Istruzioni del compito: Riporta la parte della recensione del festival che va da "Ogni anno lo" fino a "intrattenitore sul palco." compreso.

Brano:
/---

E' l'ultima mattina di festival e incominciamo sicuramente bene, con un nome leggendario della scena della NWOBHM: i SATAN. Hanno dato alle stampe da pochissimo un nuovo album, "Life Sentence" e la formazione comprende Brian Ross alla voce (recentemente nei Blitzkrieg), Steve Ramsey e Greeme English (chitarra e basso già visti negli Skyclad). Il ritorno, avvenuto solo due anni orsono, non pare campato in aria se questo set, in questo mezzogiorno di fuoco -non solo climaticamente parlando- è ben supportato dai presenti e se la reunion appare credibile anche dal vivo. I pezzi nuovi, abbastanza ispirati, ben s'incastrano nella loro setlist che comunque privilegia il passato con il gran finale su "Alone in the Dock".

 

Ogni anno lo Sweden Rock regala chicche che solo in questo festival, o forse solo in Svezia possono arrivare… lo show a sorpresa di quest'anno è quello dell'australiano JON ENGLISH, di certo non una sorpresa da queste parti, famoso più che altro per la sua partecipazione a una mini serie-TV nei primi ottanta, e oggi accompagnato da una band locale, gli Spearfish, e con tanto di logo con bandiera svedese a forma di Australia. Però per noi un perfetto sconosciuto! Il pubblico lo accoglie più che calorosamente e il rock vibrante offerto è divertente, unito a un certo carisma sprigionato dal frontman, in scaletta troveremo ben presto anche "Turn The Page", cover di Bob Seger. I locali, soprattutto i più attempati, seguono con partecipazione questo personaggio che dimostra buone dota da intrattenitore sul palco.

\---

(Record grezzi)
/---

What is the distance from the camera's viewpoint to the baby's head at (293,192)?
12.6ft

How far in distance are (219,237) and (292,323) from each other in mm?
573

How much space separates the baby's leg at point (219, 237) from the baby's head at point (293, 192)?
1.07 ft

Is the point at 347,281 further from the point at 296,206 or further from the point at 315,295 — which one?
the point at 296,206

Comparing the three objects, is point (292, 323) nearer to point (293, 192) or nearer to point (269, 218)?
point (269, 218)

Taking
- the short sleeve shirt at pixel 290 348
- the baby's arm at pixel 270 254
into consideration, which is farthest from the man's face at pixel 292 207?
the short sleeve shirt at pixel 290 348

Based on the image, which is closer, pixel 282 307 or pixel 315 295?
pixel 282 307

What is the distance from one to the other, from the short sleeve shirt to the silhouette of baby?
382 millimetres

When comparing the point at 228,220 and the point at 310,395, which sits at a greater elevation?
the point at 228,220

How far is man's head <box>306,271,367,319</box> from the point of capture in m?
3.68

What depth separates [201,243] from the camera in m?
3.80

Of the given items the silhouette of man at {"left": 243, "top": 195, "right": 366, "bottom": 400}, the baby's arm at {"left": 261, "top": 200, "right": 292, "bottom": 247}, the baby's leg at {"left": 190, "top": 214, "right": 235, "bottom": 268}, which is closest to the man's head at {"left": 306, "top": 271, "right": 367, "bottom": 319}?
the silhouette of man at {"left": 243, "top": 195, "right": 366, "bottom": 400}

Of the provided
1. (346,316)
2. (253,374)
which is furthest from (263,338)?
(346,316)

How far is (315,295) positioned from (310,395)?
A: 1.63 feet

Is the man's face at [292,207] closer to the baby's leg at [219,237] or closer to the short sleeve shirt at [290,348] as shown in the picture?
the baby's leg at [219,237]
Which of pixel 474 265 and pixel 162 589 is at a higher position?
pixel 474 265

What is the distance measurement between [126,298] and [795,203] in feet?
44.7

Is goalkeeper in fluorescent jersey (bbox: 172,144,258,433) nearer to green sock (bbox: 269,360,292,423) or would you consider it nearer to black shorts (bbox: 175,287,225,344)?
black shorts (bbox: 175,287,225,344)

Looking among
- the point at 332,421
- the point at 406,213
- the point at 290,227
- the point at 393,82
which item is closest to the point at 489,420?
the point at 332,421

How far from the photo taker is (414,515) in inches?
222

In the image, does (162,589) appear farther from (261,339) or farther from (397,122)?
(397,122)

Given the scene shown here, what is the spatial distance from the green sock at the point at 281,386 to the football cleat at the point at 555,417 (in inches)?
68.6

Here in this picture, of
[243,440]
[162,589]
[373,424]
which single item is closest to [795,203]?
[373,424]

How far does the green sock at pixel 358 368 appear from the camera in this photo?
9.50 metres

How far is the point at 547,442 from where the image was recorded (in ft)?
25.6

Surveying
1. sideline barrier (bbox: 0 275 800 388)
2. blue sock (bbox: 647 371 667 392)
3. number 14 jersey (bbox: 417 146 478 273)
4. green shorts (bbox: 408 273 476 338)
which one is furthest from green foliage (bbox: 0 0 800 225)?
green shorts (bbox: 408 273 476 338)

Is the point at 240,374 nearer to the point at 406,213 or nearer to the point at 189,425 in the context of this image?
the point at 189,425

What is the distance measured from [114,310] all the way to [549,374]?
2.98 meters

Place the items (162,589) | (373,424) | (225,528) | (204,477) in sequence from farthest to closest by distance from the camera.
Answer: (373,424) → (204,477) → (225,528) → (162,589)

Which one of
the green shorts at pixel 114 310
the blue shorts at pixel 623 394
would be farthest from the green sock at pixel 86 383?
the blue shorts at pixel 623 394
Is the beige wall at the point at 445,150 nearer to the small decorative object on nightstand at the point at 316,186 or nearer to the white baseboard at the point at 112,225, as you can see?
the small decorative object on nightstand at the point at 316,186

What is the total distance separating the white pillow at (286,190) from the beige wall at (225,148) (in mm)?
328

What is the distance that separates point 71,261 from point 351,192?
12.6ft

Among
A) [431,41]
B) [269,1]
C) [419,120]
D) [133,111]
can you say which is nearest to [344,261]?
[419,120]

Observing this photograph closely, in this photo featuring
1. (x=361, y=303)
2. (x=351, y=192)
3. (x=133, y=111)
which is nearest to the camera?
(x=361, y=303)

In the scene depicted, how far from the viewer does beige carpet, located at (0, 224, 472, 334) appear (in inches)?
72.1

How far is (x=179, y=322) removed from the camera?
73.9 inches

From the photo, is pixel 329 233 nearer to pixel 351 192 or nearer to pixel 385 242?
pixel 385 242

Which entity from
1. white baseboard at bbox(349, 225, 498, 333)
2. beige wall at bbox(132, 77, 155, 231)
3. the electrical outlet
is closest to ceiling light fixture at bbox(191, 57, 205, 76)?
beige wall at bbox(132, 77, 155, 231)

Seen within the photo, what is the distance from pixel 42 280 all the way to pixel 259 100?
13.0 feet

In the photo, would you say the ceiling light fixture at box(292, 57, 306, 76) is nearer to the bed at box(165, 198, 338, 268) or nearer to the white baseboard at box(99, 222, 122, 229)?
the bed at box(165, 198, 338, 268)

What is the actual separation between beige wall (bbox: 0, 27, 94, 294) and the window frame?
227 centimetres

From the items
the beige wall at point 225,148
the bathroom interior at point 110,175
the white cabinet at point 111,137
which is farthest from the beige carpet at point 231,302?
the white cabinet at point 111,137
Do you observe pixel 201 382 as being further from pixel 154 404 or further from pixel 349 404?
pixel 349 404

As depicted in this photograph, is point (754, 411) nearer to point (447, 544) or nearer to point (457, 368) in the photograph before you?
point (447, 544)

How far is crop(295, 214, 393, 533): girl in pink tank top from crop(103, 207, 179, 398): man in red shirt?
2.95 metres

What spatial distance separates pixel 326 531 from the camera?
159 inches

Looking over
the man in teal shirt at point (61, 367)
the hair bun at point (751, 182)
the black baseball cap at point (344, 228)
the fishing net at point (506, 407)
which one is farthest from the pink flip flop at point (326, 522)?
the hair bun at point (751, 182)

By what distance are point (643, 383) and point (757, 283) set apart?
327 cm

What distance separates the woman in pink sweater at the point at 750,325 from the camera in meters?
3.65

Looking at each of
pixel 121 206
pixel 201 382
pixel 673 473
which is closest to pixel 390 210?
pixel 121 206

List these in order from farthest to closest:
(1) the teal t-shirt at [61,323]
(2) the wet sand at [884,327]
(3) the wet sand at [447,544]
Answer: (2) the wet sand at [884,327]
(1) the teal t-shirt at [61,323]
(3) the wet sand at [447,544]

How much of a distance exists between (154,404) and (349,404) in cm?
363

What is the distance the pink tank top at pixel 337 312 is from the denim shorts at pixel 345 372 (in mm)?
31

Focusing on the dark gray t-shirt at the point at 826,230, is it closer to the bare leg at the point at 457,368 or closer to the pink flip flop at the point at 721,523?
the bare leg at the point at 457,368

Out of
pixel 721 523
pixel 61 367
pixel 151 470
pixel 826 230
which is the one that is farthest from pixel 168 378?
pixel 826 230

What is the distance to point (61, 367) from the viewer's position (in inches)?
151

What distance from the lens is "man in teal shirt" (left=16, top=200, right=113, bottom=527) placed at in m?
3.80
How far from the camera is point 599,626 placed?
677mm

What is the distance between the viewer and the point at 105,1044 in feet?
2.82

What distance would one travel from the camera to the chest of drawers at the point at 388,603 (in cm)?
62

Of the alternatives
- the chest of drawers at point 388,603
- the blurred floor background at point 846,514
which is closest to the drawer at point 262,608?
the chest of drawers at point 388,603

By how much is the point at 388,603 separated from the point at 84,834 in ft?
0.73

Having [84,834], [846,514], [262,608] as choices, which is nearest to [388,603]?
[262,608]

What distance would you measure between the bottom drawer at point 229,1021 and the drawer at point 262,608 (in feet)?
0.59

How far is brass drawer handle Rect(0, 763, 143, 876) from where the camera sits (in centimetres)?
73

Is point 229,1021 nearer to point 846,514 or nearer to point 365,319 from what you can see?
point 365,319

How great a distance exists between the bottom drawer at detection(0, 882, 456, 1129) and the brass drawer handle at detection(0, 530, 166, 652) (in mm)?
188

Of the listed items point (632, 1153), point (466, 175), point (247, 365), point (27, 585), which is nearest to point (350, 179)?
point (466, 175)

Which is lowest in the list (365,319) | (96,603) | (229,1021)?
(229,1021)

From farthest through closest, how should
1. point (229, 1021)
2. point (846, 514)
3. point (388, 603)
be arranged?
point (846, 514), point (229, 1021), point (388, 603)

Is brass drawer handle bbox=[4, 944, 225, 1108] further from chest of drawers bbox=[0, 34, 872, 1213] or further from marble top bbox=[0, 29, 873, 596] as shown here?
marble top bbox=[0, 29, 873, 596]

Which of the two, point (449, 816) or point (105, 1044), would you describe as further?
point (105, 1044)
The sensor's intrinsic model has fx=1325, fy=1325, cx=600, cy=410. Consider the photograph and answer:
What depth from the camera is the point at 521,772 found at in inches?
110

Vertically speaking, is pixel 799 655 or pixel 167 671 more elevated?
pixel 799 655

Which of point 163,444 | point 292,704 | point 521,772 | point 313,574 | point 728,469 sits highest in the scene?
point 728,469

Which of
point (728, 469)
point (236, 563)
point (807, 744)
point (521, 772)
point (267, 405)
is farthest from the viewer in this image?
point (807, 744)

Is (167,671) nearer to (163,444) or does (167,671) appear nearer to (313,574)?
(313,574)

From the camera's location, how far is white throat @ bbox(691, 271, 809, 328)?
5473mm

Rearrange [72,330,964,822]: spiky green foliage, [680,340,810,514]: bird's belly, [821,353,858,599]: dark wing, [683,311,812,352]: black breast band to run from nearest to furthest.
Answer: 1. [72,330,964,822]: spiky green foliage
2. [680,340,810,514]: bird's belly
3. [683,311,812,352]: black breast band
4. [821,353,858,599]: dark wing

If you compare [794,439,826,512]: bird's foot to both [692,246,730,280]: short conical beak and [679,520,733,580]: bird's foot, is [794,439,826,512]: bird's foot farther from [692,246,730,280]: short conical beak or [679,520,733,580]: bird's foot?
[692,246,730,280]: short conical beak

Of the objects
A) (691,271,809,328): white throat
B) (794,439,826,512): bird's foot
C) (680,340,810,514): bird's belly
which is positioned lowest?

\---

Soluzione:
Ogni anno lo Sweden Rock regala chicche che solo in questo festival, o forse solo in Svezia possono arrivare… lo show a sorpresa di quest'anno è quello dell'australiano JON ENGLISH, di certo non una sorpresa da queste parti, famoso più che altro per la sua partecipazione a una mini serie-TV nei primi ottanta, e oggi accompagnato da una band locale, gli Spearfish, e con tanto di logo con bandiera svedese a forma di Australia. Però per noi un perfetto sconosciuto! Il pubblico lo accoglie più che calorosamente e il rock vibrante offerto è divertente, unito a un certo carisma sprigionato dal frontman, in scaletta troveremo ben presto anche "Turn The Page", cover di Bob Seger. I locali, soprattutto i più attempati, seguono con partecipazione questo personaggio che dimostra buone dota da intrattenitore sul palco.